Radio Maryja, phew! To mam może oszczędzać na Maybacha?
Mnie tam wkurza to, że mój katecheta mówi, niesłuchajcie złej muzyki! Nie używajcie biernie internetu! Komputer to narzędzie diabła!
To mnie dobija xP
Ale jednak mam prawo twierdzić, że jeżeli ktoś, kto ma czas by praktykuje wiarę, nie praktykuje jej to jest jak odrzucenie wiary, choć nieświadome xP
A kościół nie ma prawa narzucać nam niczego, bo jak mówi biblia czy coś innego, Bóg dał nam wolną wolę.
Choć jestem katolikiem to uważam, że potrzebny nam jest całkowity rozdział kościoła od państwa. Obecnie bowiem niestety coraz częściej zdarza się mieszanie sfery polityki do kościoła i na odwrót, co nie służy ani jednej ani drugiej stronie (choćby sprawa ojca dyrektora, czy prześciganie się przez prawicowe partie, która jest bardziej ultrakatolicka).
Z czasem zauważam w sobie coraz większość niechęć do kościoła - lecz nie samej wiary katolickiej - który w Polsce jest niestety ostoją wszetecznictwa, a sam kler niejednokrotnie nie daje dobrego przykładu dla wierzących. Dobrym przykładem jest sprawa lustracji duchownych, gdzie widać wyraźnie niechęć hierarchii duchownej, aby w końcu raz na zawsze wyjaśnić sprawę współpracy kleru z komunistycznymi władzami.

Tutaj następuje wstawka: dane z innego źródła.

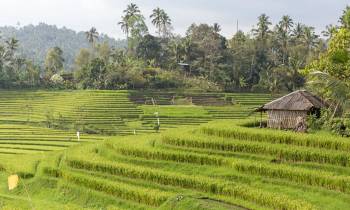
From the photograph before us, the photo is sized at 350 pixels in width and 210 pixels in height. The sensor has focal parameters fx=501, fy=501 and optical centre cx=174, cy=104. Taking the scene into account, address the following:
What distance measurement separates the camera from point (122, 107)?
156 feet

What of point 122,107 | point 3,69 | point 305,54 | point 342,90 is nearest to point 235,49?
point 305,54

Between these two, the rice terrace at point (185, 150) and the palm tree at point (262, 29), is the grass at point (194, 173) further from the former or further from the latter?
the palm tree at point (262, 29)

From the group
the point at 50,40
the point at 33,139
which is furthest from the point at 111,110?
the point at 50,40

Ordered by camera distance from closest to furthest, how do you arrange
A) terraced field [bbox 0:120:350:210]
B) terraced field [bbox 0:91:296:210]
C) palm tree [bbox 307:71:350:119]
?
1. terraced field [bbox 0:120:350:210]
2. terraced field [bbox 0:91:296:210]
3. palm tree [bbox 307:71:350:119]

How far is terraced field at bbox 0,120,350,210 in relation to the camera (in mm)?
15273

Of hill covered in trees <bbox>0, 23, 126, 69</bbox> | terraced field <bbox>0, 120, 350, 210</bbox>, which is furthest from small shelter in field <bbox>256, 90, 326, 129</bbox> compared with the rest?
hill covered in trees <bbox>0, 23, 126, 69</bbox>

Jest to dosyć ciekawe, bo mimo wszystko zdawało mi się, że kraje słowiańskie mają silne tradycje religijne - jak nie katolickie, to prawosławne albo unickie. A Czesi byli przecież "bojownikami o nowy Kościół" w XV wieku. Ciekawe co na to mogło wpłynąć?
Zaszłości historyczne:). A jak się skończyły owe boje naszych południowych braci, czyż to nie jest odpowiedź sama w sobie?:)
Wojman napisał/a:
Glupszego twierdzenia dawno nie slyszalem.
Jeżeli "wierzący" uznajemy za skrót wyrażenia "wierzący w katolickiego Boga"( a tak przecież jest w naszym kraju) to jak najbardziej twierdzenie Phate jest sensowne. Jeżeli przyjmujemy, iż Bóg coś powiedział, nakazał, to nie przestrzeganie tego w istocie jest kontestacją istnienia owego Bytu.
Wojman napisał/a:
Mam prawo byc wiezacy i z roznych przyczyn nie praktykowac tej wiary, chocby dlatego, ze kosciol nie ma zadnego prawa mowic mi jak i na kogo mam glosowac.
Mylisz dwa pojęcia - "Kościół" i "ludzi tworzących Kościół". Zresztą nie tylko Ty...
Wojman napisał/a:
"jak nie praktykujesz wiary to znaczy, ze ja odrzucasz"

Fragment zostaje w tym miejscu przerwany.